====== AUSGEWÄHLTER AUSZUG ======

Tommi-Engel schrieb:


> Versucht das ganze doch mal aus nichtanglerischer Sicht zu sehen:
> Ich habe teilweise erhebliche Probleme Nichtanglern zu erklären, warum ich überhaupt Angel, wenn ich die Fische eh zurücksetze.


 
Auch Angler haben erhebliche Probleme dieses zu verstehen... Meine Frau meinte mal zum Thema C&R, das ist ja wie ein Schwein in einen Schlachthof zu treiben und es dann zurück in den Stall verfrachten.
Für mich persönlich ist ein Fisch definitiv kein Sportgerät!
Würde ich aber C&R betreiben, wäre es für mich selbstverständlich Fotos zu machen, das liegt ja in der Natur von C&R.

Gruß
Stefan


----------



## Honeyball (5. Januar 2008)

*AW: Mal zum Nachdenken für Fang-Thread Teilnehmer...*



Pikepauly schrieb:


> Ist jetzt zwar total OT, aber das Thema hat sich eben dahin entwickelt.


Seh ich nicht so, 
selten in letzter Zeit ist ein Thema mit so vielen kontroversen Meinungen hier so konstruktiv diskutiert worden.
#r dafür und auch dank an Euch alle !!!

Zum ersten Mal seit langem habe ich wirklich das Gefühl, dass die vernünftige Mehrheit hier das Rückgrat und die Kompetenz hat, sich gegen die Minderheit der Dummschwätzer und Dauerstänker durchzusetzen. |stolz:

Wir werden weiterhin alle bei jedem Fisch selbst entscheiden, ob wir ihn entnehmen oder zurück setzen, ob wir ihn fotografieren oder nicht und wenn, dann wann und wo und hoffentlich werden sich weiterhin viele dafür entscheiden, diese Fotos hier auch zu zeigen und sie mit einer kurzen Geschichte zu ergänzen, damit sich möglichst viele mit freuen können.

====== VORLIEGENDES MATERIAL ======

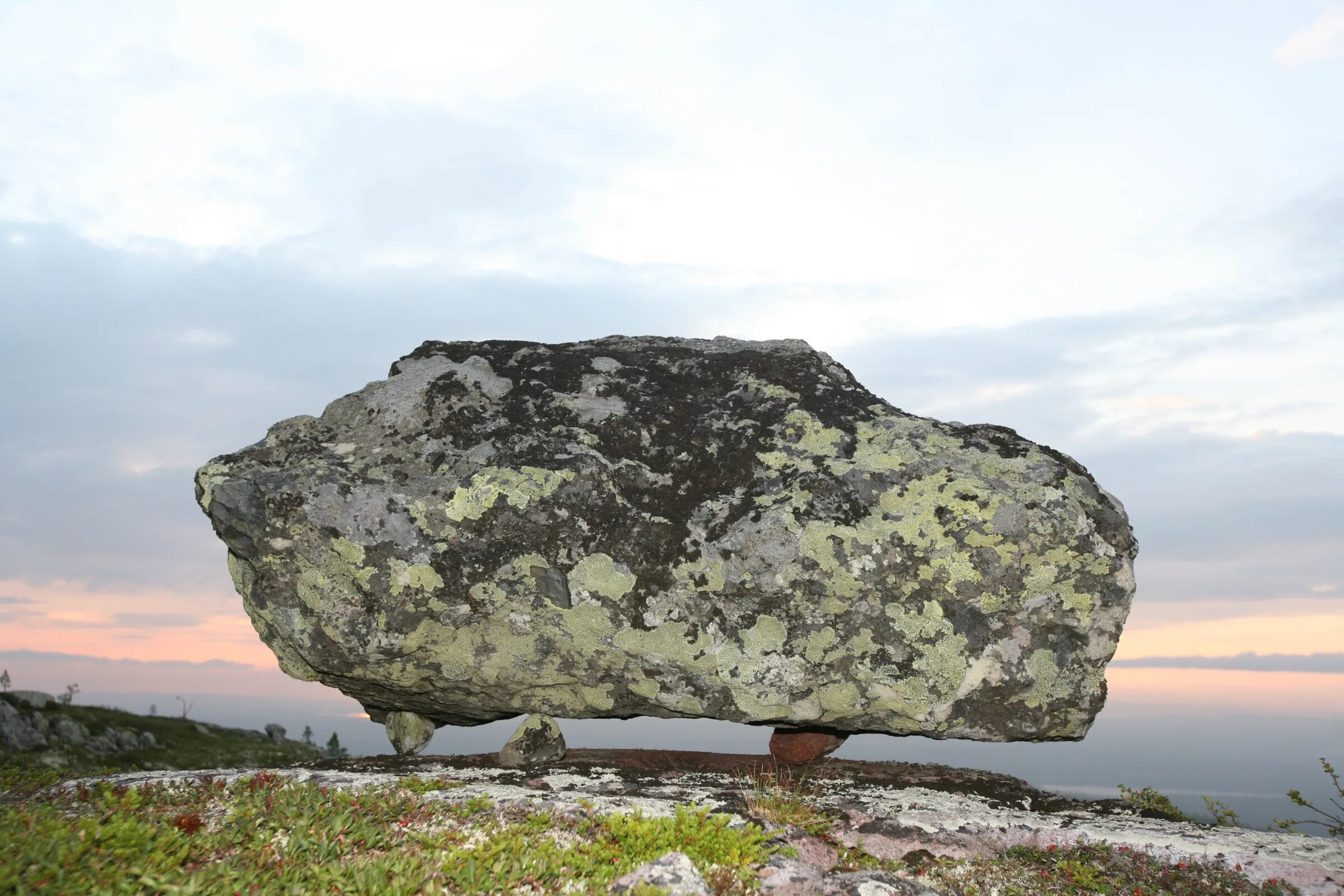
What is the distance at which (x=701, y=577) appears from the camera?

======

AUFGABE A:
Geben Sie aus dem Auszug zum Thema Catch and Release den Abschnitt zwischen „Für mich persönlich“ und „(5. Januar 2008)“, beide eingeschlossen, wortgetreu wieder.
AUFGABE B:
Prüfen Sie anhand des Auszugs zum Thema Catch and Release, ob die folgenden Aussagen zutreffen, und belegen Sie jede Antwort (Ja oder Nein) mit einem wörtlichen Zitat der entscheidenden Worte: (i) Im mit „Stefan“ unterzeichneten Beitrag wird C&R mit dem Treiben eines Schweins in einen Schlachthof und dem anschließenden Zurückbringen in den Stall verglichen. (ii) Honeyball stimmt Pikepauly darin zu, dass die Diskussion vom Thema abgekommen sei. (iii) Im mit „Stefan“ unterzeichneten Beitrag wird ein Fisch als Sportgerät bezeichnet.

MUSTERLÖSUNG A:
Für mich persönlich ist ein Fisch definitiv kein Sportgerät!
Würde ich aber C&R betreiben, wäre es für mich selbstverständlich Fotos zu machen, das liegt ja in der Natur von C&R.

Gruß
Stefan


----------



## Honeyball (5. Januar 2008)

MUSTERLÖSUNG B:
(i) Ja: „das ist ja wie ein Schwein in einen Schlachthof zu treiben und es dann zurück in den Stall verfrachten“
(ii) Nein: „Seh ich nicht so“
(iii) Nein: „Für mich persönlich ist ein Fisch definitiv kein Sportgerät!“